Few would argue that companies operating across traditional industries (e.g., manufacturing, distribution, healthcare, and others) don’t need to elevate data as a strategic asset to remain competitive.
According to PwC, as the global marketplace becomes more competitive, and as companies look to embrace digital transformation to outpace their peers, sound data collection, governance, and architecture will play a key role in avoiding obsolescence. This includes establishing a modern data warehouse and deploying persona-centric dashboards that support the awareness, analysis, and action employees need to advance the business.
Unfortunately, many companies, especially those in the middle-market, are not yet wired for data. That is, they often lack the foundation of a modern data warehouse or data lake to streamline the process of adding business units and data sources in the buy-and-build model. Furthermore, most companies lack command of best-practices for dashboard development, opting for order-taking from SMEs or building topic-centric dashboards, rather than role-specific and narrative-driven dashboards. If a company hasn’t mastered fundamental data management and reporting, it is in no position to deploy more advanced data tools such as AI and machine learning. In fact, in the following spectrum of data capabilities, most companies never even find their footing in Descriptive Analytics. This is the greatest oversight hindering the progress of most businesses today.

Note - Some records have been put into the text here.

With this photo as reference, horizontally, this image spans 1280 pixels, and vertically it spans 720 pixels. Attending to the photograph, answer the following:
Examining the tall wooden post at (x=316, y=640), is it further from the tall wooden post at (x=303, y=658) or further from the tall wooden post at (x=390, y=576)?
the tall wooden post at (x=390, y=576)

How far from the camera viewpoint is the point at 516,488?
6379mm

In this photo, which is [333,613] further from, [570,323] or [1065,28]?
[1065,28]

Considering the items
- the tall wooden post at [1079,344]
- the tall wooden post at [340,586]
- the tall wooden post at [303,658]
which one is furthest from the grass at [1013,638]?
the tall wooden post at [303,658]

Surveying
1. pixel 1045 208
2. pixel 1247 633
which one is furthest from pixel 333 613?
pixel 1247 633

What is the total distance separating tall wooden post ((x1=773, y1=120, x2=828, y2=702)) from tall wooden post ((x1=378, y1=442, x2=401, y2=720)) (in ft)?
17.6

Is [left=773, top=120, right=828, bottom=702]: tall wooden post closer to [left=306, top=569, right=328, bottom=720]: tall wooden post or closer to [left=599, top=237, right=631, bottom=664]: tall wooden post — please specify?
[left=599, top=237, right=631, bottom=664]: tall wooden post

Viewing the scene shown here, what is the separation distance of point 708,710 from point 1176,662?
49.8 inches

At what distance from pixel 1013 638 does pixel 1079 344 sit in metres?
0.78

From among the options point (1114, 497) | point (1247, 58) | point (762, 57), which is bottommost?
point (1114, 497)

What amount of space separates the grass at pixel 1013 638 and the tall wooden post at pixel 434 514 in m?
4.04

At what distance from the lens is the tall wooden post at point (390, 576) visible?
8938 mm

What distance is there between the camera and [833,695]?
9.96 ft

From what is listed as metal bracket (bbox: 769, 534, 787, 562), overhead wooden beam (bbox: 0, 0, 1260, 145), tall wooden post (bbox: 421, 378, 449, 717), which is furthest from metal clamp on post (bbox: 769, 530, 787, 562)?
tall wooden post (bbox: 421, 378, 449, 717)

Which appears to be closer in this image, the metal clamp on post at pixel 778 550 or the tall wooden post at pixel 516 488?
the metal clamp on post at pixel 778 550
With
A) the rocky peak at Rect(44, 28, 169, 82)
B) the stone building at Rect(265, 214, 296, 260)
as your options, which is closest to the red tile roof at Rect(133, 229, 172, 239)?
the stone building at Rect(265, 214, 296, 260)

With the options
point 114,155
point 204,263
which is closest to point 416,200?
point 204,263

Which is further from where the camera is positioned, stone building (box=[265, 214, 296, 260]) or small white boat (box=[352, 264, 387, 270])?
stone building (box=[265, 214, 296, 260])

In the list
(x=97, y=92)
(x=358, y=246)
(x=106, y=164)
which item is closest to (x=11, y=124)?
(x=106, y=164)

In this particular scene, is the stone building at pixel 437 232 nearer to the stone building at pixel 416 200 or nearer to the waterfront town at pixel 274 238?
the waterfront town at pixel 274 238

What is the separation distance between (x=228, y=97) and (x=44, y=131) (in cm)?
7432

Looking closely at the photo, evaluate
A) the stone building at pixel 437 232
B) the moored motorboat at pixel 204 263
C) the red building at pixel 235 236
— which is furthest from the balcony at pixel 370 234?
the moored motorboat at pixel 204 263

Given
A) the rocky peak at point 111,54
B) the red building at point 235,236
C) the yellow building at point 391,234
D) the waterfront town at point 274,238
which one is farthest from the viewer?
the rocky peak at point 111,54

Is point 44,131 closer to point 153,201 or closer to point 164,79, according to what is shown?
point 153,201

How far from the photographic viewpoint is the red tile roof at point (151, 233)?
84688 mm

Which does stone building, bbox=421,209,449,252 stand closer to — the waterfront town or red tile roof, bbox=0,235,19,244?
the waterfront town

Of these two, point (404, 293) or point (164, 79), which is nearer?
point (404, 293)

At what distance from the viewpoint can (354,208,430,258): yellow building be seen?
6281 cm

What About Advanced Analytics?
The AI Ladder, a framework developed by IBM, outlines four steps that an organization must complete to optimally deploy AI and advanced analytics. The four steps, ordered from least to most sophisticated, include Collect, Organize, Analyze, and Infuse. Unfortunately, many companies are stuck on the Collect and Organize rungs. The reason is they’re hung up on the buzz words of “big data”, “Fourth Industrial Revolution”, and “artificial intelligence”, causing them to overlook the blocking and tackling that delivers ~80 percent of the value of business data. Rather than looking for a magic bullet in the form of AI, the most effective firms understand that the low-hanging fruit in their data is reliable, timely, and centralized reporting that keeps everyone in the organization acutely aware of their performance and focused on the highest value-creation priorities. The lesson here is don’t trip over dollars to pick up dimes, where dollars are operational dashboards and dimes are the misty vision of an artificial intelligence breakthrough.
IBM’s AI Ladder
So how does a mature company operating in a traditional industry start using their data as a strategic differentiator? How should they go about building a strong data foundation? By first focusing on the Collect and Organize rungs of IBM’s AI Ladder. When collecting and gathering data, removing silos is a great place to start. If a mid-market manufacturer is not able to quickly pull machine utilization or production quality from a data warehouse into a dashboard, it will be hard pressed to deploy machine learning algorithms to predict factory utilization and demand patterns anytime soon. Additionally, once data is properly gathered, it must be organized, integrated, and cleaned. The data in a data warehouse must be curated so end-users, analysts, and data scientists understand what’s in there and what it means. To manage and utilize data for competitive advantage, context and governance are paramount.
Climbing the first two rungs of the ladder, and by extension, establishing AI-readiness, requires a proven and intentional process to data governance and management. Deploying a cloud-based modern data warehouse that serves as a scalable, integrated repository or the “single source of truth” is a good place to start. It’s not uncommon for traditional, mid-market companies to have data scattered in miscellaneous Excel reports, ERPs, and other source systems. Establishing a central repository will also set the foundation for advanced analytics and will serve as a cornerstone for an organization climbing towards the fourth rung, Infuse.
Data Driven Culture
It’s a cliché, but you have to walk before you run. Companies looking to advance along the Gartner analytics continuum, must first master the lowest rungs of the ladder. A core step in this process is establishing a high-performance BI ecosystem that touches the right nerves throughout the organization daily, to change behavior and improve business outcomes. The goal is a culture empowered by a sense of ownership, shared accountability, and a common mission. And as an added bonus, becoming data-driven lays the foundation for the ever-impending AI revolution.